[What this task involves]:
Extract each record and reproduce it exactly.

[Information supplied]:

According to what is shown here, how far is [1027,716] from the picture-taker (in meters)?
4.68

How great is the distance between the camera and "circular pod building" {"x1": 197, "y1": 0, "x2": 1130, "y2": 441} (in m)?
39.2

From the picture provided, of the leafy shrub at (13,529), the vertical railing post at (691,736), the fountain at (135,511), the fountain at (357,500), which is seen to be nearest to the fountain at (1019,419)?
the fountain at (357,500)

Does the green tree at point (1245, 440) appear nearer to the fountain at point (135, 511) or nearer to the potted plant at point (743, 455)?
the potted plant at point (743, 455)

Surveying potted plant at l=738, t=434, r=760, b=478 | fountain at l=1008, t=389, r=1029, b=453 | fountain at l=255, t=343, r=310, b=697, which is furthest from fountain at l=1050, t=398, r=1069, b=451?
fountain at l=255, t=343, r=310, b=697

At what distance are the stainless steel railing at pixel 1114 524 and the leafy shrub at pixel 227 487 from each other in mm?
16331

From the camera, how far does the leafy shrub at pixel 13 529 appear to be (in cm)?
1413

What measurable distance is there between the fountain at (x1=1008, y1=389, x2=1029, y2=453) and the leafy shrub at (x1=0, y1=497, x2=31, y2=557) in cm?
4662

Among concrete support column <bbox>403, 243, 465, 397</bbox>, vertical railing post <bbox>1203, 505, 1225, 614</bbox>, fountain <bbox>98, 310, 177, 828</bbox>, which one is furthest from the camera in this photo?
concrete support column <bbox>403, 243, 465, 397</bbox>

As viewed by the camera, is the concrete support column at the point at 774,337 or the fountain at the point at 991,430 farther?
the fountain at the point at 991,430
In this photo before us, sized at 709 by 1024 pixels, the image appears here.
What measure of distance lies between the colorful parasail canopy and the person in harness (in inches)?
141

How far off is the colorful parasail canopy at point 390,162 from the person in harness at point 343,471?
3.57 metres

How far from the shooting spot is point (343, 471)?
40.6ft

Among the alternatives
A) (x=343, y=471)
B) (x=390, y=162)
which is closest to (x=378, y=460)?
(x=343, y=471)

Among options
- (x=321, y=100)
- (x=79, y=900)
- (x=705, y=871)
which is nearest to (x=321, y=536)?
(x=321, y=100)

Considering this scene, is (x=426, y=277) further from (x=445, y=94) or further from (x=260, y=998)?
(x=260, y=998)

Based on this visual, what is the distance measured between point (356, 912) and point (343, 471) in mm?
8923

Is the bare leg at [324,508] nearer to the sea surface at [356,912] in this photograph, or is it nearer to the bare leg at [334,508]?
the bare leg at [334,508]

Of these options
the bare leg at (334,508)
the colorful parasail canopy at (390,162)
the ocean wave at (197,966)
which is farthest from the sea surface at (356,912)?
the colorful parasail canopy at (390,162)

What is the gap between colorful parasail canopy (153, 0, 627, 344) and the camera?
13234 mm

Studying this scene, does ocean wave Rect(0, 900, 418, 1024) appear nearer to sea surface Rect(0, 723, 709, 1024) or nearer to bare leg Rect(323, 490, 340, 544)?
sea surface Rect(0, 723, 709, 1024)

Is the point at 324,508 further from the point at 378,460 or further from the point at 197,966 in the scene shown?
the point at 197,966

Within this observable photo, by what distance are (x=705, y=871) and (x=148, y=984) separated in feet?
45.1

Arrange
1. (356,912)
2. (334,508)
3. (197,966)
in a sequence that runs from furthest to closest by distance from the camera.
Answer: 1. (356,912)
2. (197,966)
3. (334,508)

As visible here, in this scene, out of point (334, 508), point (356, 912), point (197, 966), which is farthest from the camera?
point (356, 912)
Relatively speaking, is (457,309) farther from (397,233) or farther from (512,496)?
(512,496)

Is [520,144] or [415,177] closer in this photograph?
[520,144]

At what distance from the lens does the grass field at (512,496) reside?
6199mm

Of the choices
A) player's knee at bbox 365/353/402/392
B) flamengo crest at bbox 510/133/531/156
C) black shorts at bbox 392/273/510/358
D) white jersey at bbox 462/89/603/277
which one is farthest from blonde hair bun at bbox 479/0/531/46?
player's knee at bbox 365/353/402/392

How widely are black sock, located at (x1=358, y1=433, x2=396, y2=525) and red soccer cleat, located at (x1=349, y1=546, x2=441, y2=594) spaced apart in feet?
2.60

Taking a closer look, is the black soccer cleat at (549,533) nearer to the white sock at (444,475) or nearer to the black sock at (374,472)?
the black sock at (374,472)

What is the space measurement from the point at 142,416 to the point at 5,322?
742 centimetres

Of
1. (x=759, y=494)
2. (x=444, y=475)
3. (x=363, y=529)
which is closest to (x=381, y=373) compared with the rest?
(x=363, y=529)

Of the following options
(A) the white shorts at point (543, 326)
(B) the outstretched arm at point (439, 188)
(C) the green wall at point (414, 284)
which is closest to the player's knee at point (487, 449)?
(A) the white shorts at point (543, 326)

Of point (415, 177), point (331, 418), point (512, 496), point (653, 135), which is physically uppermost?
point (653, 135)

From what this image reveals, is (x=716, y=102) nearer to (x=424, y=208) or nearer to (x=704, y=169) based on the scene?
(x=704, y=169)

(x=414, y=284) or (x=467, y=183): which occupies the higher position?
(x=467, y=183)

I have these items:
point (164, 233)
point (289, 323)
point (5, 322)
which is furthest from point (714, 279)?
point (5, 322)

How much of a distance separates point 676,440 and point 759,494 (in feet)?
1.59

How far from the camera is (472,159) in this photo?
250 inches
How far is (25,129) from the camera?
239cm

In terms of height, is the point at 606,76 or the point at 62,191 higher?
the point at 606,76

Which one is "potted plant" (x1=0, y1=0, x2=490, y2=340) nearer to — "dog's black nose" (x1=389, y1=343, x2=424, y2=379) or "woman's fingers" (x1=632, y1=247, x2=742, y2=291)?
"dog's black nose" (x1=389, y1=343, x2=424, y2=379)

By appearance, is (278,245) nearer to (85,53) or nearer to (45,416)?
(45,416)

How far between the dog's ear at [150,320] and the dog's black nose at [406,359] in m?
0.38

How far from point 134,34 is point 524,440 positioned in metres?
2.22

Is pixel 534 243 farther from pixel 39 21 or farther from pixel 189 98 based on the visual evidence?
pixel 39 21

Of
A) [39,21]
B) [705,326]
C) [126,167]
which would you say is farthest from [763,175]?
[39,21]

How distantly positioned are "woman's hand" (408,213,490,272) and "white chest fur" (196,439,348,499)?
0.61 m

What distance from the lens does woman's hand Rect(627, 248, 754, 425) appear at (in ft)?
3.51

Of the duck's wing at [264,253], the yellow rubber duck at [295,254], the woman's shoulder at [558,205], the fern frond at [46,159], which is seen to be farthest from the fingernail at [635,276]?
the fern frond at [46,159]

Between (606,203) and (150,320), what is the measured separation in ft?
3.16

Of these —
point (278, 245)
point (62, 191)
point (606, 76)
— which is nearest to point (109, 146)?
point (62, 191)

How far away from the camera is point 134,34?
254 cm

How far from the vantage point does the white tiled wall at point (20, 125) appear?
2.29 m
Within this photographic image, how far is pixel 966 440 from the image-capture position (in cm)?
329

[Answer to this problem]:
According to what is shown here, how far is [1027,716] from the picture-taker (in meters)?
4.68

How great is the distance between the camera and "circular pod building" {"x1": 197, "y1": 0, "x2": 1130, "y2": 441} (in m)?
39.2

From the picture provided, of the leafy shrub at (13,529), the vertical railing post at (691,736), the fountain at (135,511), the fountain at (357,500), which is seen to be nearest to the fountain at (1019,419)?
the fountain at (357,500)

Does the green tree at point (1245, 440) appear nearer to the fountain at point (135, 511) or nearer to the potted plant at point (743, 455)?
the potted plant at point (743, 455)

Surveying potted plant at l=738, t=434, r=760, b=478 | fountain at l=1008, t=389, r=1029, b=453 | fountain at l=255, t=343, r=310, b=697, which is furthest from fountain at l=1050, t=398, r=1069, b=451?
fountain at l=255, t=343, r=310, b=697

At what distance are the stainless steel railing at pixel 1114 524 and the leafy shrub at pixel 227 487 from each other in mm?
16331

From the camera, how far does the leafy shrub at pixel 13 529 appear to be (in cm)?
1413

What measurable distance is there between the fountain at (x1=1008, y1=389, x2=1029, y2=453) and the leafy shrub at (x1=0, y1=497, x2=31, y2=557) in cm?
4662

Among concrete support column <bbox>403, 243, 465, 397</bbox>, vertical railing post <bbox>1203, 505, 1225, 614</bbox>, fountain <bbox>98, 310, 177, 828</bbox>, which one is furthest from the camera in this photo?
concrete support column <bbox>403, 243, 465, 397</bbox>

As viewed by the camera, is the concrete support column at the point at 774,337 or the fountain at the point at 991,430 farther?
the fountain at the point at 991,430
In this photo before us, sized at 709 by 1024 pixels, the image appears here.
What measure of distance lies between the colorful parasail canopy and the person in harness (in inches)?
141

How far off is the colorful parasail canopy at point 390,162 from the person in harness at point 343,471?
3.57 metres

How far from the shooting spot is point (343, 471)?
40.6ft

Among the alternatives
A) (x=343, y=471)
B) (x=390, y=162)
which is closest to (x=378, y=460)?
(x=343, y=471)

Among options
- (x=321, y=100)
- (x=79, y=900)
- (x=705, y=871)
which is nearest to (x=321, y=536)?
(x=321, y=100)

Considering this scene, is (x=426, y=277) further from (x=445, y=94) or further from (x=260, y=998)?
(x=260, y=998)

Based on this visual, what is the distance measured between point (356, 912) and point (343, 471) in mm?
8923

Is the bare leg at [324,508] nearer to the sea surface at [356,912] in this photograph, or is it nearer to the bare leg at [334,508]?
the bare leg at [334,508]

Of these options
the bare leg at (334,508)
the colorful parasail canopy at (390,162)
the ocean wave at (197,966)
which is farthest from the sea surface at (356,912)?
the colorful parasail canopy at (390,162)

What is the gap between colorful parasail canopy (153, 0, 627, 344) and the camera?
13234 mm

Studying this scene, does ocean wave Rect(0, 900, 418, 1024) appear nearer to sea surface Rect(0, 723, 709, 1024) or nearer to bare leg Rect(323, 490, 340, 544)?
sea surface Rect(0, 723, 709, 1024)

Is the point at 324,508 further from the point at 378,460 or further from the point at 197,966 in the scene shown?
the point at 197,966

Within this observable photo, by what distance are (x=705, y=871) and (x=148, y=984) separated in feet?
45.1

Arrange
1. (356,912)
2. (334,508)
3. (197,966)
in a sequence that runs from furthest to closest by distance from the camera.
Answer: 1. (356,912)
2. (197,966)
3. (334,508)

As visible here, in this scene, out of point (334, 508), point (356, 912), point (197, 966), which is farthest from the camera?
point (356, 912)
Relatively speaking, is (457,309) farther from (397,233) or farther from (512,496)?
(512,496)

Is [520,144] or [415,177] closer in this photograph?
[520,144]

At what distance from the lens does the grass field at (512,496) reside?
6199mm

Of the choices
A) player's knee at bbox 365/353/402/392
B) flamengo crest at bbox 510/133/531/156
C) black shorts at bbox 392/273/510/358
D) white jersey at bbox 462/89/603/277
which one is farthest from blonde hair bun at bbox 479/0/531/46?
player's knee at bbox 365/353/402/392

How widely are black sock, located at (x1=358, y1=433, x2=396, y2=525) and red soccer cleat, located at (x1=349, y1=546, x2=441, y2=594) spaced apart in feet?
2.60

Taking a closer look, is the black soccer cleat at (549,533) nearer to the white sock at (444,475) or nearer to the black sock at (374,472)?
the black sock at (374,472)

What is the space measurement from the point at 142,416 to the point at 5,322?
742 centimetres

Of
1. (x=759, y=494)
2. (x=444, y=475)
3. (x=363, y=529)
which is closest to (x=381, y=373) compared with the rest?
(x=363, y=529)

Of the following options
(A) the white shorts at point (543, 326)
(B) the outstretched arm at point (439, 188)
(C) the green wall at point (414, 284)
which is closest to the player's knee at point (487, 449)?
(A) the white shorts at point (543, 326)

Of point (415, 177), point (331, 418), point (512, 496), point (653, 135), which is physically uppermost?
point (653, 135)

From what this image reveals, is (x=716, y=102) nearer to (x=424, y=208) or nearer to (x=704, y=169) based on the scene?
(x=704, y=169)

(x=414, y=284) or (x=467, y=183): which occupies the higher position?
(x=467, y=183)

I have these items:
point (164, 233)
point (289, 323)
point (5, 322)
which is furthest from point (714, 279)?
point (5, 322)

How much of a distance separates point 676,440 and point 759,494 (in feet)?
1.59

How far from the camera is (472,159) in this photo?
250 inches
How far is (25,129) from the camera?
239cm

In terms of height, is the point at 606,76 or the point at 62,191 higher?
the point at 606,76

Which one is "potted plant" (x1=0, y1=0, x2=490, y2=340) nearer to — "dog's black nose" (x1=389, y1=343, x2=424, y2=379) or "woman's fingers" (x1=632, y1=247, x2=742, y2=291)?
"dog's black nose" (x1=389, y1=343, x2=424, y2=379)

By appearance, is (278,245) nearer to (85,53) or nearer to (45,416)?
(45,416)

How far between the dog's ear at [150,320] and the dog's black nose at [406,359] in m?
0.38

How far from point 134,34 is point 524,440 positioned in metres?
2.22

Is pixel 534 243 farther from pixel 39 21 or farther from pixel 189 98 based on the visual evidence?
pixel 39 21

Of
A) [39,21]
B) [705,326]
C) [126,167]
which would you say is farthest from [763,175]?
[39,21]

How distantly positioned are "woman's hand" (408,213,490,272) and "white chest fur" (196,439,348,499)?
0.61 m

What distance from the lens does woman's hand Rect(627, 248, 754, 425) appear at (in ft)?
3.51

Of the duck's wing at [264,253], the yellow rubber duck at [295,254], the woman's shoulder at [558,205], the fern frond at [46,159], which is seen to be farthest from the fingernail at [635,276]?
the fern frond at [46,159]

Between (606,203) and (150,320), what is the measured separation in ft?
3.16

Of these —
point (278, 245)
point (62, 191)
point (606, 76)
— which is nearest to point (109, 146)?
point (62, 191)

How far away from the camera is point 134,34?
254 cm

How far from the vantage point does the white tiled wall at point (20, 125) appear?
2.29 m
Within this photographic image, how far is pixel 966 440 from the image-capture position (in cm)?
329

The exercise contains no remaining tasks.